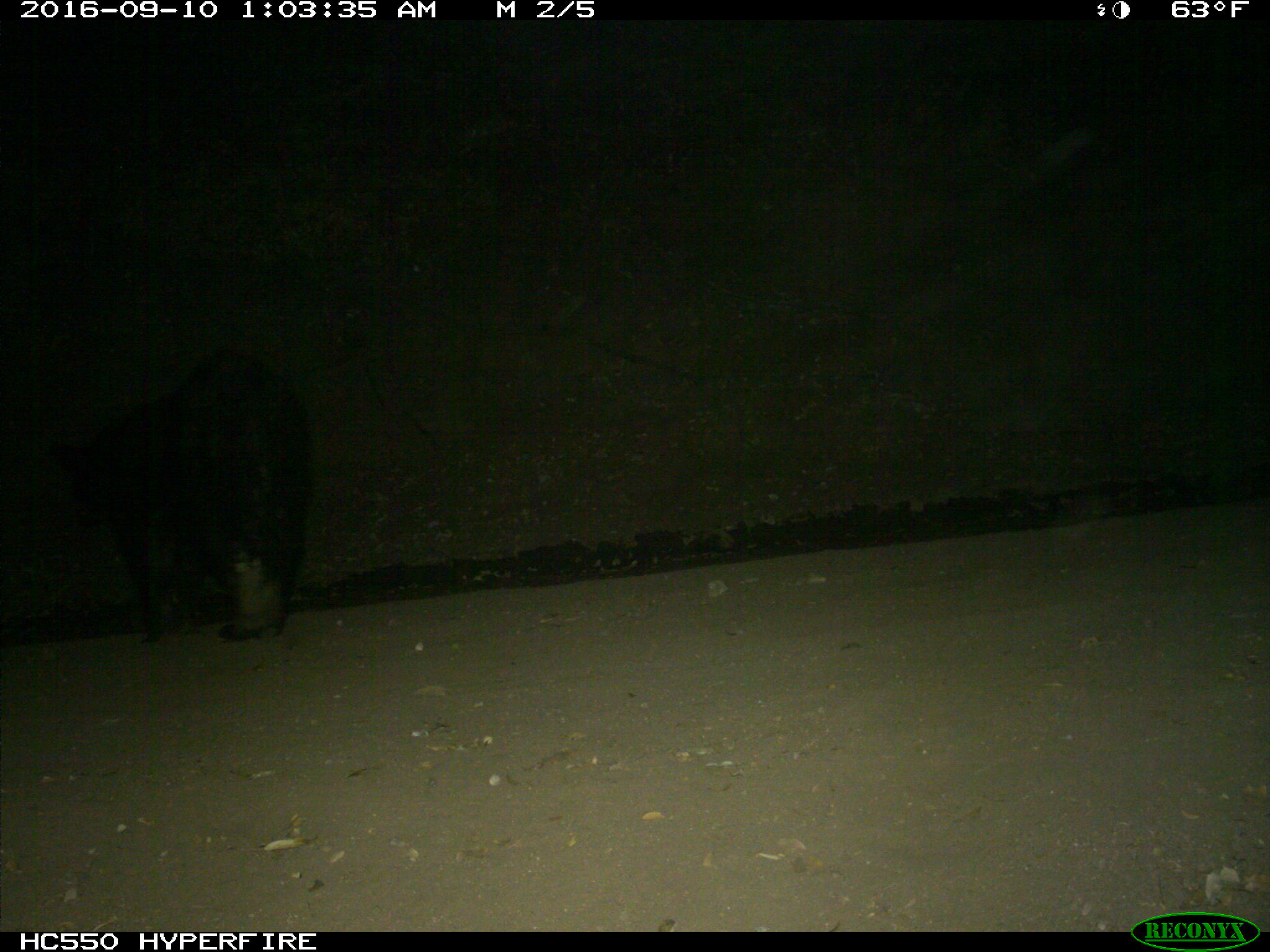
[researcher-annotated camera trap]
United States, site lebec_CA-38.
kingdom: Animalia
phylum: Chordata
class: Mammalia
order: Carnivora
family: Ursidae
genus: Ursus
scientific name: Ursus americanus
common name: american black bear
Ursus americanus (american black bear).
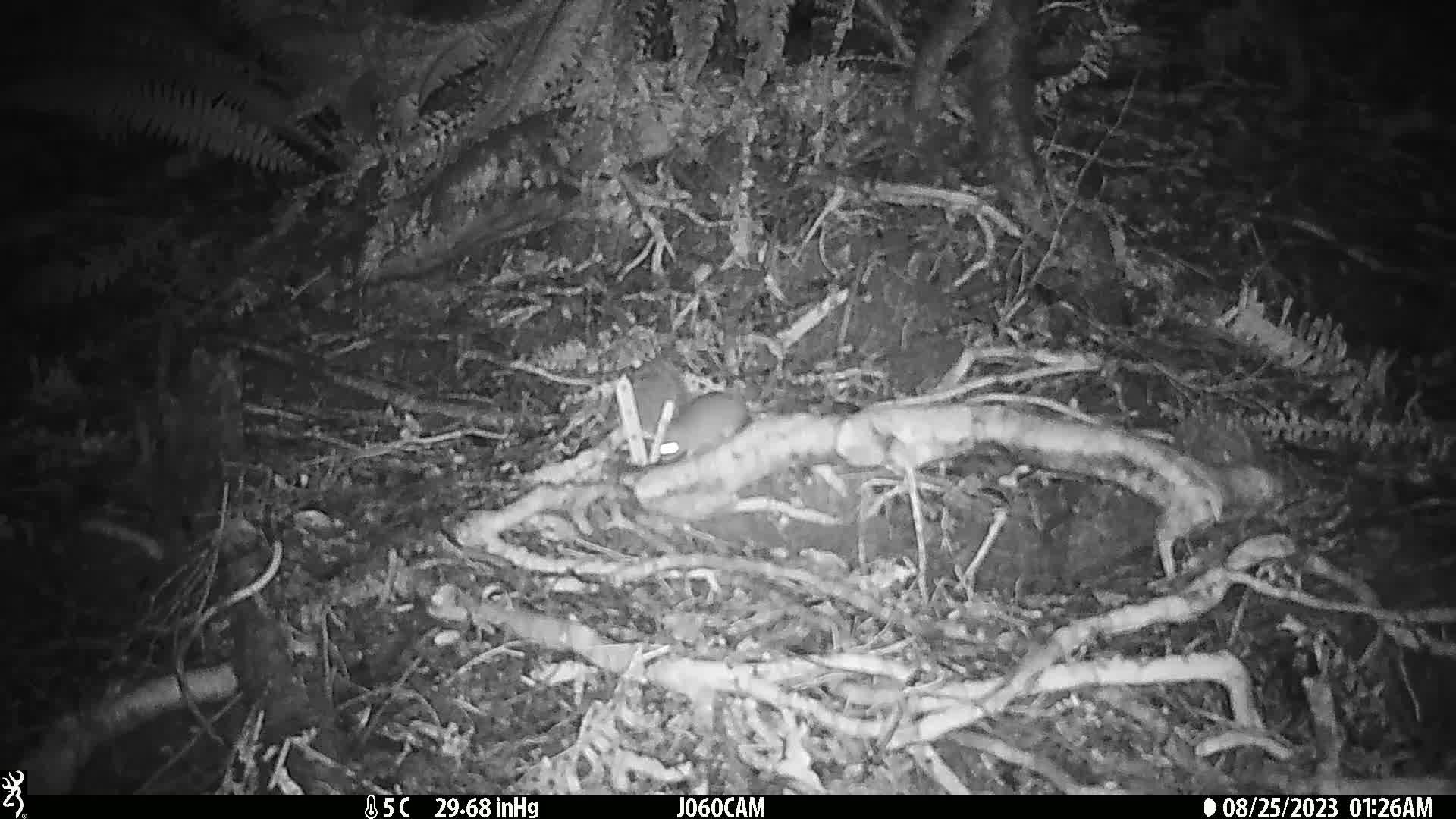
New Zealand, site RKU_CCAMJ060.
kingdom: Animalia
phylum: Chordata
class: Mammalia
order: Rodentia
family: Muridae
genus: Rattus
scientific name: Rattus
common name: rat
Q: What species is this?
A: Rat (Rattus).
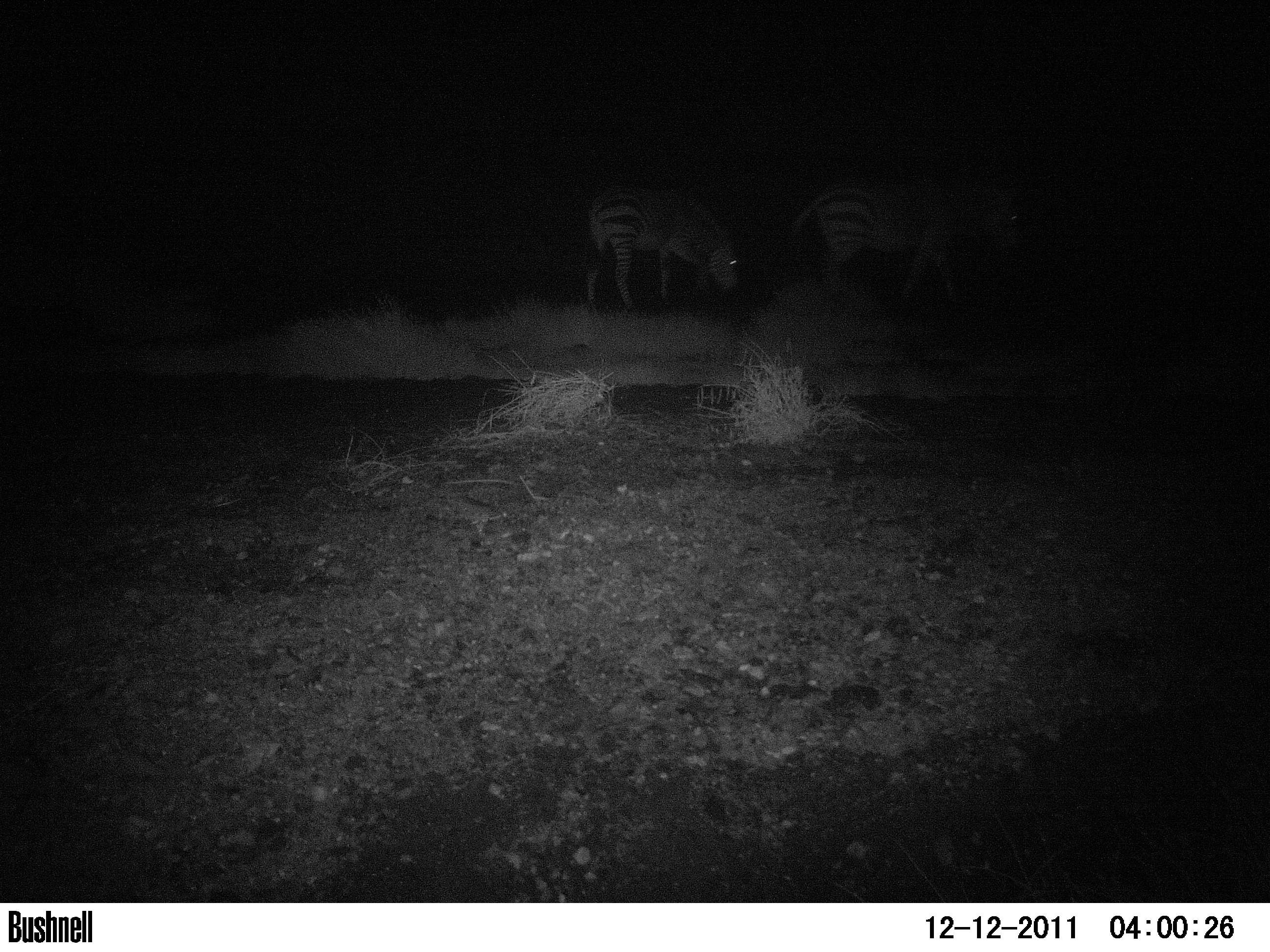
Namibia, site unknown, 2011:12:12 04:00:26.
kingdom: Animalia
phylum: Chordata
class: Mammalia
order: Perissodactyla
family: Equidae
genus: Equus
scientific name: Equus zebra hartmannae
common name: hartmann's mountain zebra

------------------------------------------------------------

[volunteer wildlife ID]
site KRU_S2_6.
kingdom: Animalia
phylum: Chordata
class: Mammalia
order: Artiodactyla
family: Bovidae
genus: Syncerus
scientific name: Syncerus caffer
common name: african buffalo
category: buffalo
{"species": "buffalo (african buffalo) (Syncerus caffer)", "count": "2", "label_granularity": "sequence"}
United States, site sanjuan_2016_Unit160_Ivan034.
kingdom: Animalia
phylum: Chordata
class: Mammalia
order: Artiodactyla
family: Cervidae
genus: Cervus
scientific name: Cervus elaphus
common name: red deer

------------------------------------------------------------

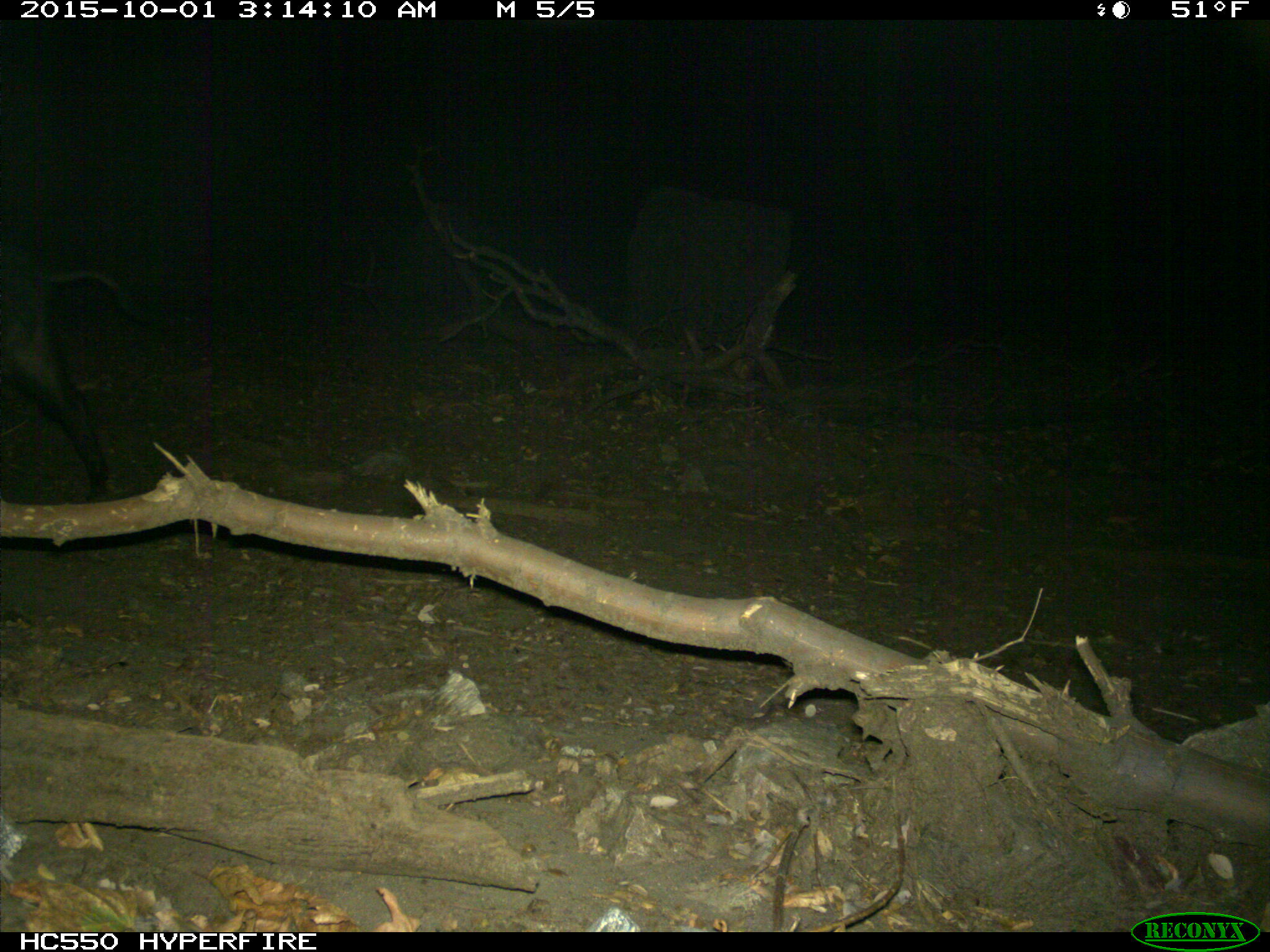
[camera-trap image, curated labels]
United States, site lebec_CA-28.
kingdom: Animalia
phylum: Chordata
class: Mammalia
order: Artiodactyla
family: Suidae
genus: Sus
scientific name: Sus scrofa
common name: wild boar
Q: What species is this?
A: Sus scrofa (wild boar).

------------------------------------------------------------

Task to carry out
Would you copy out, exactly and with no pictures, only the lines above from the one that contains "order: Rodentia" through the one that contains "genus: Equus"?

Task result
order: Rodentia
family: Muridae
genus: Rattus
scientific name: Rattus
common name: rat
Q: What species is this?
A: Rat (Rattus).
Namibia, site unknown, 2011:12:12 04:00:26.
kingdom: Animalia
phylum: Chordata
class: Mammalia
order: Perissodactyla
family: Equidae
genus: Equus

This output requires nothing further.